Banjul (Gambia) (AFP) - The United States said Tuesday it welcomed the Gambia's decision to release relatives of the ringleaders of a failed coup, but voiced concern over a journalist allegedly abducted by the secret police.

The west African nation said last week it had freed 12 of the mutineers' relatives who had been arrested in the days following the December attack on the presidential palace.

But it made no mention of Alagie Ceesay, the manager of the Banjul-based Teranga FM radio station, who is thought to have been in the custody of the National Intelligence Agency (NIA) since July 17.

The US State Department said in a statement released through its embassy in Banjul it welcomed the decision "to release, after a lengthy period of detention without charge, family members of the December 30, 2014 coup plotters."

But it called on President Yahya Jammeh to release all prisoners held unlawfully without charge, adding that the United States was "deeply concerned" about Ceesay's whereabouts.

No member of the Gambian government or security forces has commented on Ceesay's disappearance or the reasons for his alleged abduction but there is no suggestion that it is connected to the coup plot.

A member of Ceesay's family, fearing reprisals and speaking on condition of anonymity, told AFP the journalist had been missing since he was picked up on July 17 by unidentified men in a car.

He had only been released days earlier following an 11-day abduction which family members and rights groups blamed on the NIA, accusing the intelligence agency of torturing the journalist.

State Department spokesman John Kirby urged Jammeh's government to return Ceesay to his family and investigate both disappearances.

"We are worried because Alagie was weak and traumatised when he was released on July 13 by the NIA," a source at Teranga FM told AFP.

"He was suffering from continuous diarrhoea and had to see a doctor for a checkup.
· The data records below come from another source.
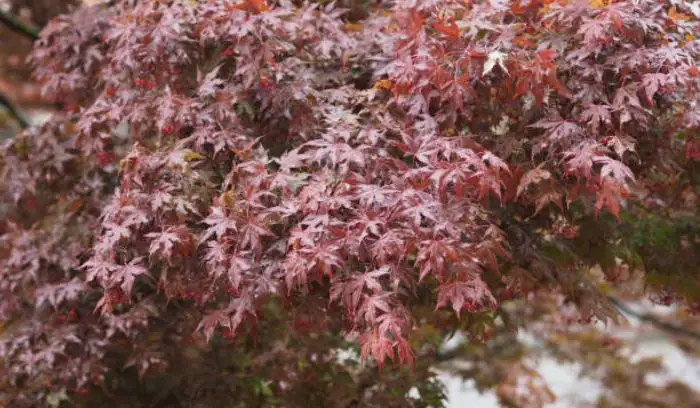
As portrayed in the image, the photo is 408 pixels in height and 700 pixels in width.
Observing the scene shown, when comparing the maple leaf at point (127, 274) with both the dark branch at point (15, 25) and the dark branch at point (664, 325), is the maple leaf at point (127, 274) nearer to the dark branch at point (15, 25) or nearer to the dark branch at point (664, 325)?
the dark branch at point (15, 25)

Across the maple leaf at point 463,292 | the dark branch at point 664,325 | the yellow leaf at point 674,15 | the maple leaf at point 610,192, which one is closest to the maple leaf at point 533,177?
the maple leaf at point 610,192

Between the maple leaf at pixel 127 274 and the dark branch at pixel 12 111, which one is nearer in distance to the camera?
the maple leaf at pixel 127 274

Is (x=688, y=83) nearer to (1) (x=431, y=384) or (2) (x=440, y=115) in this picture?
(2) (x=440, y=115)

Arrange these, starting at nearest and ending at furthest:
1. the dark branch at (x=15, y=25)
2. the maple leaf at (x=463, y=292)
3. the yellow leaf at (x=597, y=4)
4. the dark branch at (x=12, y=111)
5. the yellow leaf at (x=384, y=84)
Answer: the maple leaf at (x=463, y=292), the yellow leaf at (x=597, y=4), the yellow leaf at (x=384, y=84), the dark branch at (x=15, y=25), the dark branch at (x=12, y=111)

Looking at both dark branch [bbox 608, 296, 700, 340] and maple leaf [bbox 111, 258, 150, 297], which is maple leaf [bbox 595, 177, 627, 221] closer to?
maple leaf [bbox 111, 258, 150, 297]

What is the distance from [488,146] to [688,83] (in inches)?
35.4

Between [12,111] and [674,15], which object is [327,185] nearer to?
[674,15]

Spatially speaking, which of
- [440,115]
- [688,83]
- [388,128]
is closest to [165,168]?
[388,128]

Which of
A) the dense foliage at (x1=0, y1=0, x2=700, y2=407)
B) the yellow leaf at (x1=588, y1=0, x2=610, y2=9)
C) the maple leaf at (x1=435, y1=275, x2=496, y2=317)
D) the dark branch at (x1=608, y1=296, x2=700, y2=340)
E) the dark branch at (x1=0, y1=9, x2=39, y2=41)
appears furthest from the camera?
the dark branch at (x1=608, y1=296, x2=700, y2=340)

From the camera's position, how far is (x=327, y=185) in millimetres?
3469

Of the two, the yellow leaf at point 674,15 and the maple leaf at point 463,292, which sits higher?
the yellow leaf at point 674,15

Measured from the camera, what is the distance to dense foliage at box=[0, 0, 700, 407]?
3.35 meters

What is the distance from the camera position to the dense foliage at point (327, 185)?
3.35 metres

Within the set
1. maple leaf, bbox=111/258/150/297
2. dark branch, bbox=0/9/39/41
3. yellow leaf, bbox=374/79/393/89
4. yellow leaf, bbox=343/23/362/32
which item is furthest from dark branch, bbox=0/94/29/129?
yellow leaf, bbox=374/79/393/89
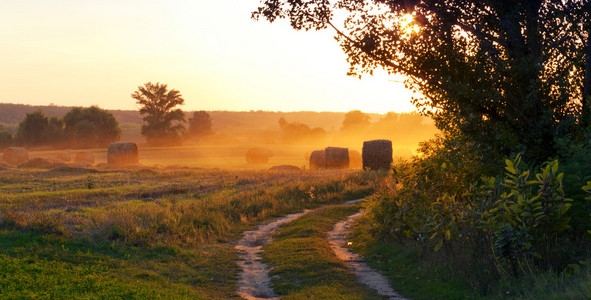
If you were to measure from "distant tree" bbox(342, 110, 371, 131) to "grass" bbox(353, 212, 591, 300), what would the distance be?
417 ft

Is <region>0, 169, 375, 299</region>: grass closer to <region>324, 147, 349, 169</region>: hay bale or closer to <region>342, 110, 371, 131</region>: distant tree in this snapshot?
<region>324, 147, 349, 169</region>: hay bale

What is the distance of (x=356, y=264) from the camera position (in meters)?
13.4

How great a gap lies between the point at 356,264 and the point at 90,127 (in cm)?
8953

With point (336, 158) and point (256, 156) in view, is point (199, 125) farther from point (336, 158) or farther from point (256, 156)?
point (336, 158)

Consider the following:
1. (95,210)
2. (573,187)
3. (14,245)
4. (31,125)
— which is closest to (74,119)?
(31,125)

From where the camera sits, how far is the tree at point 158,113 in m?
99.1

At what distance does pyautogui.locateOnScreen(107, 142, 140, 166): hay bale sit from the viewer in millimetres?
59969

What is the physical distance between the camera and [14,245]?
12.5m

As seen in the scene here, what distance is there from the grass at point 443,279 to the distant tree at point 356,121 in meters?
127

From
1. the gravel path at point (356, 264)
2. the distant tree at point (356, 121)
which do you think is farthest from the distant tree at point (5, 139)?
the gravel path at point (356, 264)

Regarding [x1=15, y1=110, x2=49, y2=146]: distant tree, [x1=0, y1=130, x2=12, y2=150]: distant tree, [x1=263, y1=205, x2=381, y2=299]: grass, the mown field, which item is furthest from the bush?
[x1=0, y1=130, x2=12, y2=150]: distant tree

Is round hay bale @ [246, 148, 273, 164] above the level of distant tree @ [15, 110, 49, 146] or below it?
below

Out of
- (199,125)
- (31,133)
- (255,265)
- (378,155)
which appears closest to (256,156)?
(378,155)

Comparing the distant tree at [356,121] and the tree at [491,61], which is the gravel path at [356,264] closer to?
the tree at [491,61]
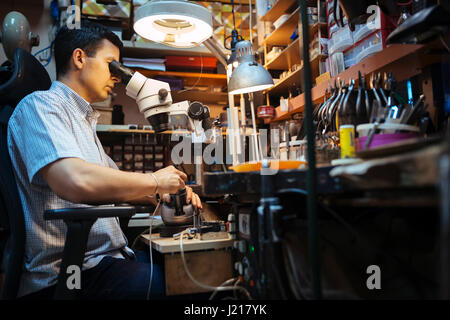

Even though he had plasters pasted on his forehead and neck, he would not explain what happened to him."

Ceesay's first brush with the security services came when he arrested and questioned by police when the Gambian authorities shut Teranga FM for several days in January.

Jammeh has ruled the thin sliver of a country that straddles the River Gambia with an iron fist since seizing power in 1994 and is regularly accused of rights abuses and repression of the media.